LUTTE ANTITABAC AU SÉNÉGAL | VERS UNE RÉFORME LÉGISLATIVE AMBITIEUSE SOUS LA 15E LÉGISLATURE

Le Sénégal pourrait franchir un cap décisif dans la lutte contre le tabagisme, grâce à une réforme législative attendue depuis plus d’un an. À l’occasion d’une rencontre organisée par le Forum Civil dans le cadre du projet « Plaidoyer pour la taxation du tabac », soutenu par Tax Justice Network Africa (TJNA), la présidente de la Commission santé de l’Assemblée nationale, Khady Sarr, a réitéré son engagement à faire aboutir le projet de loi antitabac.
Adoptée en 2014, la loi actuelle est jugée inadaptée face aux nouveaux modes de consommation : chicha, e-cigarettes, tabac chauffé, et même des substances émergentes telles que le « zombie ». Le professeur Abdoul Aziz Kassé, cancérologue engagé de longue date dans la lutte antitabac, a lancé un appel à une réforme courageuse. « Ce qu’on a fait représente moins de 5% du travail. Il faut une loi forte, comprise et portée par les députés », a-t-il plaidé.
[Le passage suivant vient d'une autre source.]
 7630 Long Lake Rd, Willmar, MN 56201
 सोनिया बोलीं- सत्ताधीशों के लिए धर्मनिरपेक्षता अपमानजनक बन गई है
Le juriste Bamba Sagna, coordinateur régional de Campaign for Tobacco-Free Kids (CTFK), affirme que les textes, y compris les décrets d’application, sont finalisés. Seul manque leur programmation au Conseil des ministres. Pour Birahim Seck du Forum Civil, la déclaration de politique générale du Premier ministre constitue un signal fort : « La loi antitabac est désormais une priorité. Si les députés s’activent, elle pourrait figurer à l’agenda législatif dès la prochaine session. »
Au-delà de la santé publique, la réforme soulève des questions de souveraineté économique. Aujourd’hui, l’État sénégalais ne capte que 25 % des revenus du secteur du tabac, contre 75 % dans les pays développés. « C’est une aberration économique », estime Birahim Seck, qui appelle à une fiscalité plus juste.
Pour faire face au lobbying de l’industrie du tabac, le Forum Civil prévoit une série de séminaires pour sensibiliser les parlementaires et renforcer leur appropriation du texte. Chercheurs, société civile et médias sont également mobilisés pour soutenir une réforme structurante, destinée à protéger les jeunes et à renforcer la gouvernance sanitaire du pays.
La 15e législature sénégalaise est ainsi placée devant un défi majeur : transformer une volonté politique en acte législatif concret. L’occasion, pour les parlementaires, de s’inscrire dans la continuité des combats de santé publique, tout en répondant à un impératif de justice sociale et de souveraineté fiscale.